Görev =
Halis Toprak'ın anlattıklarını aktaran yazıyı kaldığı yerden sürdürün.

Verilen metin =
---

En erkek(!), en kadına(!) döktü içini…
Bir hanımın isteyebileceği en iyi iş O'nda...Çünkü Halis Toprak erkekliğin kitabını yazacak kadar güçlü...
GAZETECİLER.COM - Dünden haberiniz vardı…
Ayşecik, Halis Ağa ile
görüşmüştü…
Daha önceden Toprak Ağa için
çektiği klavyesini kınına sokmuş, işi bu kez bir küçük teyp
cihazına bırakmıştı…
Aldı teyp bakalım neler
söyledi…
Önce Halis Ağa’dan, ilk insan ayak
bastığında Mars’ın semalarına yazılacak bir deyiş(!)…
“Bak öbür dünyada bile bırakmam
peşini, benim anlatacaklarımı da yazacaksın.”
“Mars’a bile gitsen
peşindeyim” demek istemiş olabilir
yani…
“Neden ahir dünya değil de
Mars?” diye sual eden olursa…
Halis Ağa bu!...
Bir kadının – kızın peşine
takılmaya görsün…
Ahir dünyayı bekleyebilir mi
peşinden koşmak için?..
Neyse…
Devam ediyor Halis
Ağa…
Biz Diyarbakır’da yaşayan
insanlardık. Diyarbakır’ın usulü ne? Kadınlar, kapalı. Sadece
başları değil, her yerleri kapalı. Bir toplantı, bir davet olduğu
zaman, kadınlar ayrı yerde eğleniyor, erkekler ayrı. Ayşe Hanım da
buna alışmış. Allah yardım etti, belimizi doğrulttuk Adana’ya
geldik, sonra ver elini İstanbul. Aklımızın hayalimizin almayacağı
bir varlığa kavuştuk. Ahmet Ertürk başımıza bela oluncaya kadar da,
senede üç fabrika yapardık, üçünün de temelini
atardık...
Burada Ahmet Ertürk'ün başına
nasıl belâ olduğunu anlayamadık ya neyse...
Bizim bildiğimiz bankasına ve
şirketlerine el koyan Ertürk değildi..

---

Girdi verileri =

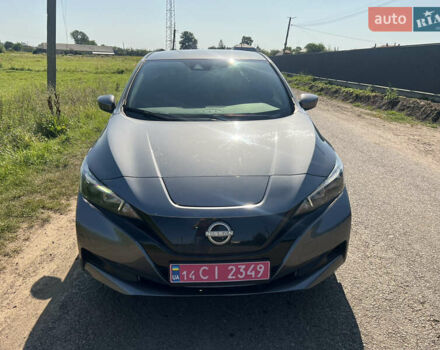 Серый Ниссан Лиф, объемом двигателя 0 л и пробегом 10 тыс. км за 15800 $, фото 1 на Automoto.ua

---

Görevin sonucu =
Ertürk devam etti sadece…
Neyse devam…
Ayşecik, “Türk erkeği parayı
bulunca önce arabasını, sonra karısını değiştirir” özdeyişini
hatırlamış olmalı ki soruyor:
- Siz parayı bulunca,
eşinizden ayrılmak istediniz? Bu mu?
Estağfurullah! Ben dedim ki ona,
“Hanım, insanlar beni yemeğe, toplantıya çağırıyor, mecburum
gitmeye ama sen hiç gelmiyorsun. Oysa herkes hanımlarıyla
gidiyor...” “Haramdır gelmem” dedi. Eve de kimseyi çağıramıyoruz.
Oysa ben, yanımda biri olsun istiyorum. “Müsaade et evleneyim.
Ben seninle dini nikahlı olarak kalayım. Yanıma da resmi nikahlı
birini koyayım...”
Bulgaristan
Türklerinin yaşlı kadınları şöyle
derler:
“Erkek milleti elini cebine attı
mı para değil de şeyini tutarsa kadınını mutlu eder... aksi halde
hiçbir kadın, cebi paralı adama sahip olamaz”…
Halis Ağa Diyarbakırlı olduğu için bu deyişi farklı
söylüyor…
Ne var bunda?..
Daha çok alıntı yapmak isterdik
ama Ayşecik’in emeklerine saygısızlık olur diye sizleri bundan
sonra
Az daha
unutuyorduk...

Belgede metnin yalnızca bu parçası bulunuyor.